Le sang des deux adultes se glacèrent, surpris par la justesse de l’enfant, ils ne savaient pas comment répondre. Après quelques secondes, Luis s’approcha et dit :

« Si vous n’êtes pas fatigué nous pouvons vous installer à table, jeune maitre, le premier repas ne tardera pas à…

Mais Hector, comprenant la signification de cette grossière tentative de changement de sujet du cuisinier, tomba sur les genoux puis enfouit sa tête dans ses mains. Il commença alors à sangloter. Marie et Luis accoururent immédiatement, se penchèrent sur lui et s’accroupirent pour le consoler.

Soudain, l’enfant releva la tête. Les deux domestiques eurent à peine le temps de remarquer que Hector avait feint de pleurer que ce dernier se leva précipitamment et courut vers la porte restée ouverte de la chambre de Diego.

D’abord, entrant dans la pièce, Hector ne remarqua rien. Il vit seulement devant lui une chambre composée d’un lit, d’une table de chevet et d’un bureau… à première vue : aucun Diego ici.

Il remarqua d’abord le tabouret renversé par terre…

Puis il leva la tête et tomba face à face avec un pied nu suspendu dans les airs… 

Curieux et inquiet, Hector leva progressivement la tête pour voir les jambes, puis le ventre, puis les épaules, et enfin il le vit : ce corps sans vie suspendu dans les airs. Par magie ? Non, par une corde dont la première extrémité avait été coincée dans une large fissure du plafond et dont l’autre extrémité, elle, tenait le macchabée par le cou en suspension.

Marie et Luis arrivèrent à la suite, et lui couvrirent les yeux le plus rapidement possible. Mais le mal était fait. Pourtant, Hector restait calme, mais comme figé. Il se fit raccompagner lentement à sa chambre, sans un mot. 

Une fois seul, quelque chose comme une goutte d’eau se forma dans l’oeil de l’enfant et coula le long de son visage. Hector la récupéra dans sa main avant qu’elle ne percute le sol et se pencha dessus, il crut pendant une fraction de seconde y voir un bateau flotter…


Hector passa les jours suivants sans ses cours habituels de langue, de mathématique ou de géopolitique. Il restait dans sa chambre la plupart du temps à part pour aller manger… seul…

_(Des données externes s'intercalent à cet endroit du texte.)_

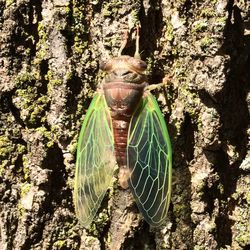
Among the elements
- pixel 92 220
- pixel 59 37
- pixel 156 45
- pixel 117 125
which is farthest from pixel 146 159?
pixel 59 37

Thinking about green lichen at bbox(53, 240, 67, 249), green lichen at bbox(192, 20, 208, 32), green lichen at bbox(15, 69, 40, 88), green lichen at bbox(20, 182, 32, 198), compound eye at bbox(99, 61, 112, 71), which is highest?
green lichen at bbox(192, 20, 208, 32)

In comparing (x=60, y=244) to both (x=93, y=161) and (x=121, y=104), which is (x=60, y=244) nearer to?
(x=93, y=161)

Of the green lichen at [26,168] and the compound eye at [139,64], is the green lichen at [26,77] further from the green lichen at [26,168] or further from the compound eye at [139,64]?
the compound eye at [139,64]

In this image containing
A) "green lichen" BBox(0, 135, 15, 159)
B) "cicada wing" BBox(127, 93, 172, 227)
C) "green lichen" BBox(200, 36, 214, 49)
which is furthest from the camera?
"green lichen" BBox(0, 135, 15, 159)

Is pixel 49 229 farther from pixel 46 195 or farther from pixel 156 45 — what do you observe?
pixel 156 45

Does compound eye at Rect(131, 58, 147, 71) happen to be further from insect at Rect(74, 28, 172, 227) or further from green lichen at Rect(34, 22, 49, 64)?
green lichen at Rect(34, 22, 49, 64)

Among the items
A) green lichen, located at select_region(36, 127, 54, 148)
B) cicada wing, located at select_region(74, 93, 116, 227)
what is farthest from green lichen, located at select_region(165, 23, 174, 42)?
green lichen, located at select_region(36, 127, 54, 148)

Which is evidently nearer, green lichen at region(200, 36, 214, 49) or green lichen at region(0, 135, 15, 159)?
green lichen at region(200, 36, 214, 49)
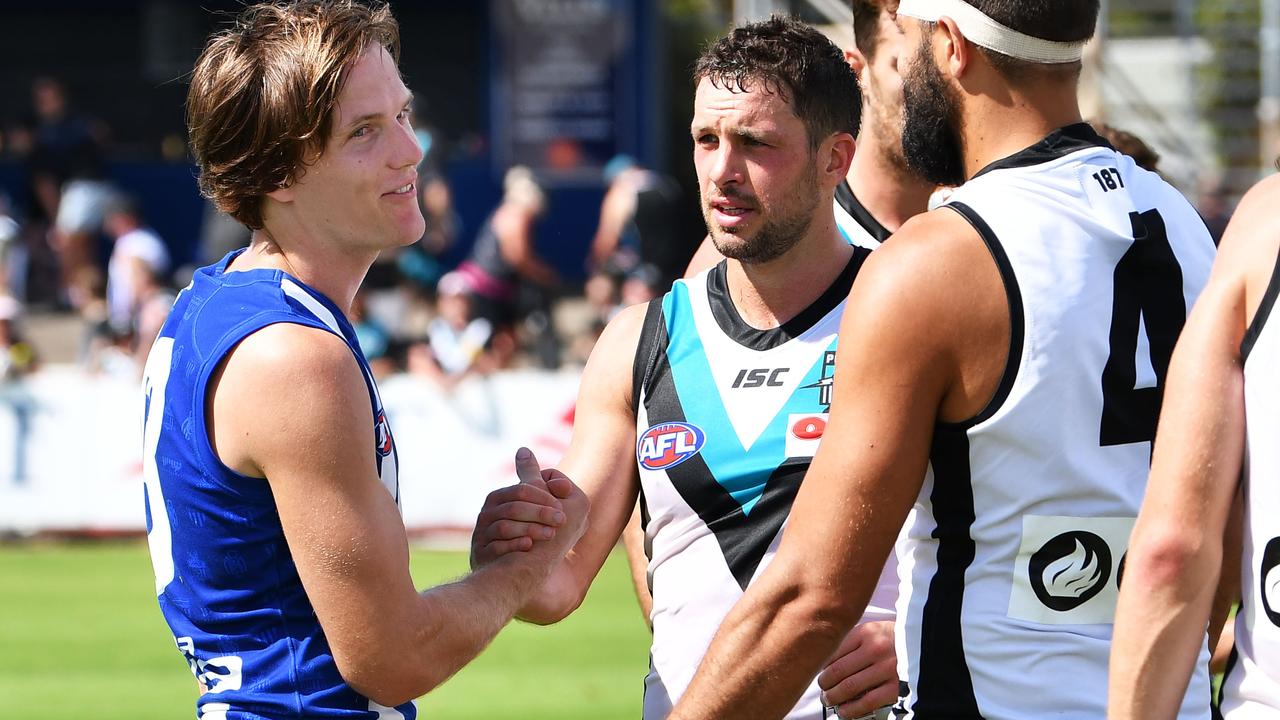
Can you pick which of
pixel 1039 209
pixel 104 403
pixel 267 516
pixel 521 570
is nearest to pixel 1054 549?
pixel 1039 209

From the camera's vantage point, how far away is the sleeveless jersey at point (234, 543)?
8.54 ft

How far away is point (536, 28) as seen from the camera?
20797mm

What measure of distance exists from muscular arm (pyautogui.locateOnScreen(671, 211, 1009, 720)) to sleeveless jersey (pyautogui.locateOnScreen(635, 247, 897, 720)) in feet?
1.88

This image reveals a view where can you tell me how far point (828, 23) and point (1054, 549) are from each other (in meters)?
7.28

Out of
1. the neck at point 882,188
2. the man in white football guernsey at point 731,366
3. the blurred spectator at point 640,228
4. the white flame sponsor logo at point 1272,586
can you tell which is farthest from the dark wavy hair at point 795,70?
the blurred spectator at point 640,228

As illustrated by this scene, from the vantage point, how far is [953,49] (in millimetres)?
2631

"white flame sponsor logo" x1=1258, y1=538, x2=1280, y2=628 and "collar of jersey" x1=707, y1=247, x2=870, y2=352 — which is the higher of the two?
"collar of jersey" x1=707, y1=247, x2=870, y2=352

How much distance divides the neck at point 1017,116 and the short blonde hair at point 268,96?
1084mm

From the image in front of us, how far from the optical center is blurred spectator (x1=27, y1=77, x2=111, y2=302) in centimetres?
1894

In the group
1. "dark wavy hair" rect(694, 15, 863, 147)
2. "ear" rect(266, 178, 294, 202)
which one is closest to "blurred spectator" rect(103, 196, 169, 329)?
"dark wavy hair" rect(694, 15, 863, 147)

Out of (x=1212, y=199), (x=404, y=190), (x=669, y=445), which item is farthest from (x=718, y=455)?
(x=1212, y=199)

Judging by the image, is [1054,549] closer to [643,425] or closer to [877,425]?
[877,425]

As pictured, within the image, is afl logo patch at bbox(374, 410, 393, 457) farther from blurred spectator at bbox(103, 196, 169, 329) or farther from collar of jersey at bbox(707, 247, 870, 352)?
blurred spectator at bbox(103, 196, 169, 329)

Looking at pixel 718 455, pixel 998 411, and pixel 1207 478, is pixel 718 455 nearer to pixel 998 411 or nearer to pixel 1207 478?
pixel 998 411
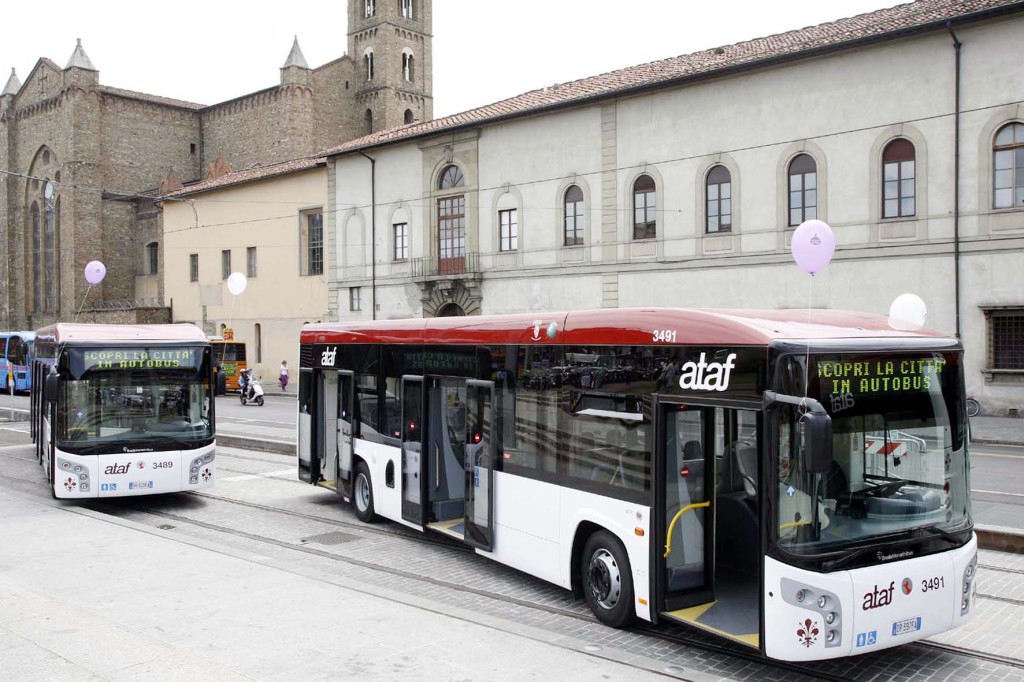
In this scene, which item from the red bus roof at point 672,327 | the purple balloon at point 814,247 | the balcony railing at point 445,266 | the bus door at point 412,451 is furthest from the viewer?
the balcony railing at point 445,266

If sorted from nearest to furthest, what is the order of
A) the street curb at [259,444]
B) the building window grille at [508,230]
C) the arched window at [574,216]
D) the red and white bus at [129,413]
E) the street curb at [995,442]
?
the red and white bus at [129,413] → the street curb at [995,442] → the street curb at [259,444] → the arched window at [574,216] → the building window grille at [508,230]

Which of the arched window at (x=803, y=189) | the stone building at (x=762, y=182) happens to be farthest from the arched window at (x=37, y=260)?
the arched window at (x=803, y=189)

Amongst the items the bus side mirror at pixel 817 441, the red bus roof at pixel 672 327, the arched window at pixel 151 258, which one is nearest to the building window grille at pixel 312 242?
the arched window at pixel 151 258

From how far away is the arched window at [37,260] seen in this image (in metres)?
68.0

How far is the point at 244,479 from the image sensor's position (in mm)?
16203

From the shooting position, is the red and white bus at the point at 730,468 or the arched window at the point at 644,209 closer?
the red and white bus at the point at 730,468

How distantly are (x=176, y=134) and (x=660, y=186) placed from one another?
48898 millimetres

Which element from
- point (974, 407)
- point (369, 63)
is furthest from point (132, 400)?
point (369, 63)

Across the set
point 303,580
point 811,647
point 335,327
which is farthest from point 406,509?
point 811,647

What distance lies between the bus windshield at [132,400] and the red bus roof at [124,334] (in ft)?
0.51

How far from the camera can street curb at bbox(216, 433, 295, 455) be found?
65.4 feet

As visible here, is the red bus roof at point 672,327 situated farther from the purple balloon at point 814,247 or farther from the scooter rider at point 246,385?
the scooter rider at point 246,385

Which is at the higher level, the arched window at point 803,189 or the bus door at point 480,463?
the arched window at point 803,189

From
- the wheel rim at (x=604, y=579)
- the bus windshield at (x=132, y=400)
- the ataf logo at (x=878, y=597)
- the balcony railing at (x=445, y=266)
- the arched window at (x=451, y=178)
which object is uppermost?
the arched window at (x=451, y=178)
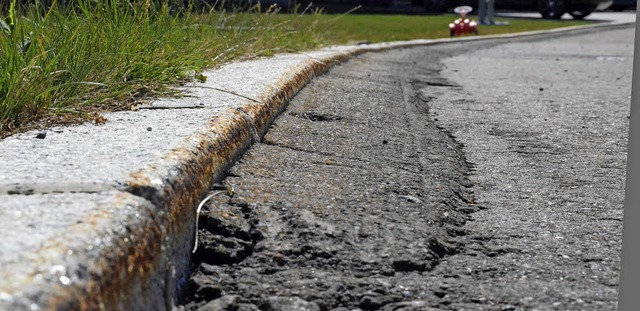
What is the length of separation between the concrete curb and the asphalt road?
85 mm

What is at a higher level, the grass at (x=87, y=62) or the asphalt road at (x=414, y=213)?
the grass at (x=87, y=62)

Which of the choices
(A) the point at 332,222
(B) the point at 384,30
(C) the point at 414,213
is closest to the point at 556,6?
(B) the point at 384,30

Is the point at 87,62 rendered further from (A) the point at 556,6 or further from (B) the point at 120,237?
(A) the point at 556,6

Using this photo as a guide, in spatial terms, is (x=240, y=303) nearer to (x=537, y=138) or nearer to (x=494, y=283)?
(x=494, y=283)

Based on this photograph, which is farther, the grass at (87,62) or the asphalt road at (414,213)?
the grass at (87,62)

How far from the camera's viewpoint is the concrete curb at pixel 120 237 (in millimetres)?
1377

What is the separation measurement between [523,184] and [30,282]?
199 centimetres

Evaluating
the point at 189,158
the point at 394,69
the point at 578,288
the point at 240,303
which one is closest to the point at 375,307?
the point at 240,303

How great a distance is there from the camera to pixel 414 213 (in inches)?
97.6

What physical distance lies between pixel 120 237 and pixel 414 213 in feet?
3.39

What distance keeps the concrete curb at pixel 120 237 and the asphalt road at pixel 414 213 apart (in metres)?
0.09

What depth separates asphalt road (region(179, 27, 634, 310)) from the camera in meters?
1.96

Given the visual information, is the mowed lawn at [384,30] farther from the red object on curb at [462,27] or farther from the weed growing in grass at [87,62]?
the weed growing in grass at [87,62]

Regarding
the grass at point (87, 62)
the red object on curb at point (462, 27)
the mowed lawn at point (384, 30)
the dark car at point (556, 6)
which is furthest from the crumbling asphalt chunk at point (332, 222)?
the dark car at point (556, 6)
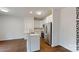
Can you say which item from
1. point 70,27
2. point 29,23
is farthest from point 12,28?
point 70,27

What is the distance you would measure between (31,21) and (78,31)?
2.85ft

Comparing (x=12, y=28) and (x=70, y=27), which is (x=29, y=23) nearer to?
(x=12, y=28)

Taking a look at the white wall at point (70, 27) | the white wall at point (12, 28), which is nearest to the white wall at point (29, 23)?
the white wall at point (12, 28)

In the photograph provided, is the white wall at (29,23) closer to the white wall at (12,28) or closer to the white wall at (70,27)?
the white wall at (12,28)

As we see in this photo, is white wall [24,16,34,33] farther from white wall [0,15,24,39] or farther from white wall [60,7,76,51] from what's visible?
white wall [60,7,76,51]

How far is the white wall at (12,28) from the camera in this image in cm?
123

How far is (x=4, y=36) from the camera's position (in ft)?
4.07

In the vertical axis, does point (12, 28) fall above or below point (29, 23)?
below

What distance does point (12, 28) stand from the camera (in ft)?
4.24

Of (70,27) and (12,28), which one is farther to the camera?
(70,27)
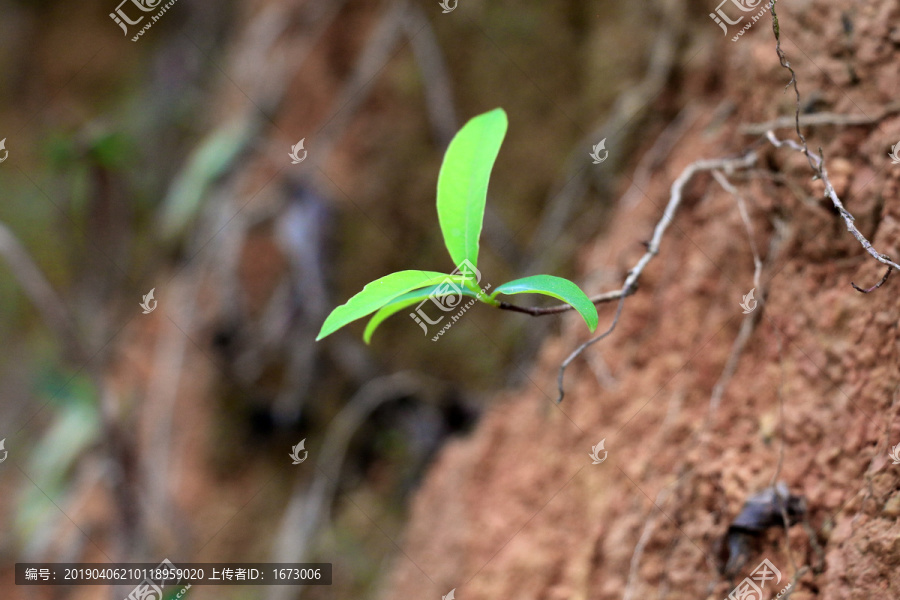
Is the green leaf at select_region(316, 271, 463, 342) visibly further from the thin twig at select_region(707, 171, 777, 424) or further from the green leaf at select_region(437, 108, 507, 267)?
the thin twig at select_region(707, 171, 777, 424)

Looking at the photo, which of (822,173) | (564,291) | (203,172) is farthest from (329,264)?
(822,173)

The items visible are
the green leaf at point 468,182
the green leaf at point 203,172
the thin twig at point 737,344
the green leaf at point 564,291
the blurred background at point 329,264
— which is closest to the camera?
the green leaf at point 564,291

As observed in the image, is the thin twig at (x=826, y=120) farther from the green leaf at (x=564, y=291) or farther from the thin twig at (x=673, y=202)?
the green leaf at (x=564, y=291)

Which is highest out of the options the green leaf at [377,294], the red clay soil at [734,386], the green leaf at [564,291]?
the green leaf at [377,294]

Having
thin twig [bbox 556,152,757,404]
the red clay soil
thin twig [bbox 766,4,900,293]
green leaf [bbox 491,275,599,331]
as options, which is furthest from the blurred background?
green leaf [bbox 491,275,599,331]

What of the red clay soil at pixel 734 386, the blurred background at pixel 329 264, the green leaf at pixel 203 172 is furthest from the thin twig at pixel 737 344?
the green leaf at pixel 203 172
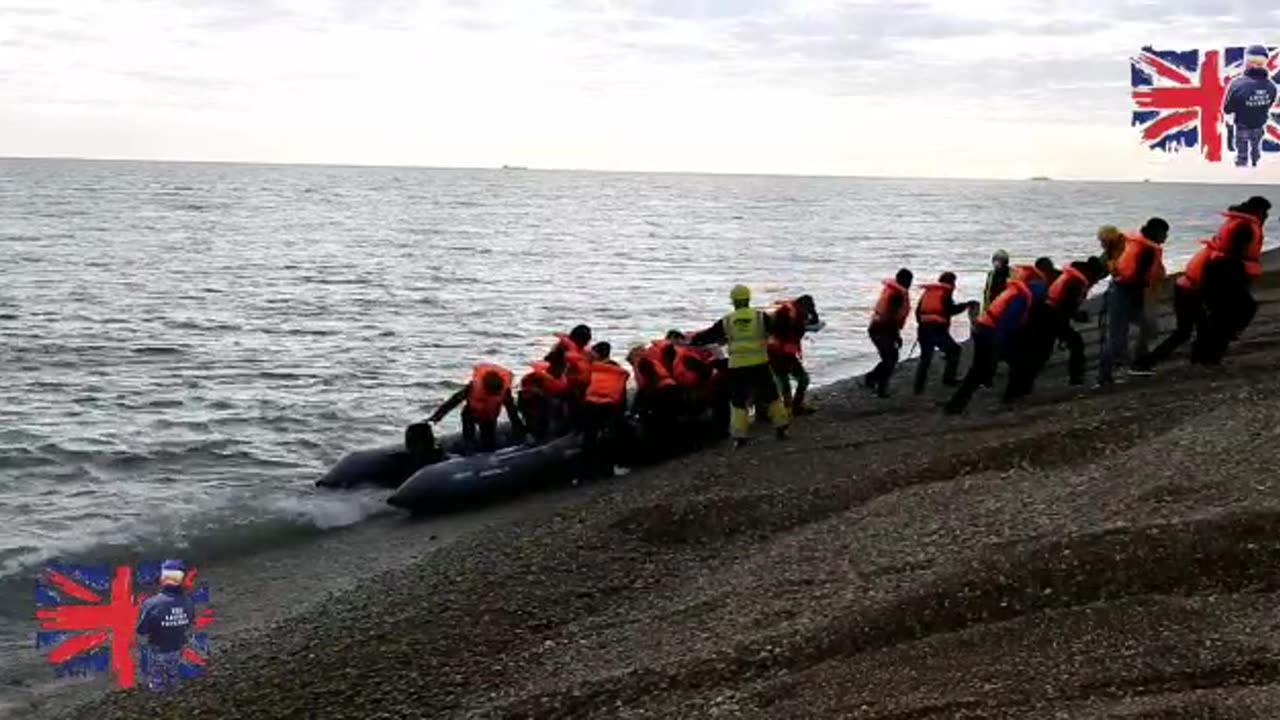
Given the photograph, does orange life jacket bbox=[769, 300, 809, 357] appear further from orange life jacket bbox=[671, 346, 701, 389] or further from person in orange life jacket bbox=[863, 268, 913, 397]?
person in orange life jacket bbox=[863, 268, 913, 397]

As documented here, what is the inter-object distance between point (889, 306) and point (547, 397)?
422cm

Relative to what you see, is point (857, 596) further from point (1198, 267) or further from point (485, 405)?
point (1198, 267)

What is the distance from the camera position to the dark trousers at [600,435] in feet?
45.2

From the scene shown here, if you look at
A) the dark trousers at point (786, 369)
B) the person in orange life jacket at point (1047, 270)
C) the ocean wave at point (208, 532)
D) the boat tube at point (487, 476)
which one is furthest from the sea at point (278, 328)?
the person in orange life jacket at point (1047, 270)

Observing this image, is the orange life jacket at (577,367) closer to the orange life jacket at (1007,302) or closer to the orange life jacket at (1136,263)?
the orange life jacket at (1007,302)

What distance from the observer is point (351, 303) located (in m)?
38.3

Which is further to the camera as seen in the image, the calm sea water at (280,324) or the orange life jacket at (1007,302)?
the calm sea water at (280,324)

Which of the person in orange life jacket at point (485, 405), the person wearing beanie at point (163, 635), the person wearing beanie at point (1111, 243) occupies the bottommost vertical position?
the person wearing beanie at point (163, 635)

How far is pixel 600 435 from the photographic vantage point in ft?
45.5

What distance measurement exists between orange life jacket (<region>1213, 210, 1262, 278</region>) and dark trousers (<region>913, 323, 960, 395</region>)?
351 centimetres

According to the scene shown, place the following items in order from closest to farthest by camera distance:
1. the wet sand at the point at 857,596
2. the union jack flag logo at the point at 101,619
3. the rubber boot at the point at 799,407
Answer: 1. the wet sand at the point at 857,596
2. the union jack flag logo at the point at 101,619
3. the rubber boot at the point at 799,407

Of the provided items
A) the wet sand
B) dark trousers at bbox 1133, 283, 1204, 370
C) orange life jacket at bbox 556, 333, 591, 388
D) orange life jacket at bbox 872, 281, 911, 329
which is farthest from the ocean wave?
dark trousers at bbox 1133, 283, 1204, 370

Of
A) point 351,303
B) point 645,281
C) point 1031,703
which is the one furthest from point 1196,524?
point 645,281

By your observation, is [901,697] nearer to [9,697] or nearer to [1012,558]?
[1012,558]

Dame Ramos de Avila fut informée dans la journée de la mort du précepteur et domestique Diego et ordonna immédiatement que ce dernier soit remplacé. Un nouveau précepteur du nom de Cristian arriva dans la semaine et les cours reprirent là ou ils s’étaient arrêtés comme si rien ne s’était passé. Plus personne ne parlait de Diego. Personne n’en avait jamais vraiment parlé depuis sa mort d’ailleurs.

Cristian fit remarquer à Dame Ramos de Avila que Hector était plutôt silencieux, avait souvent l’air distrait et que, quand il parlait, il avait toujours cet accent pessimiste dans la voix.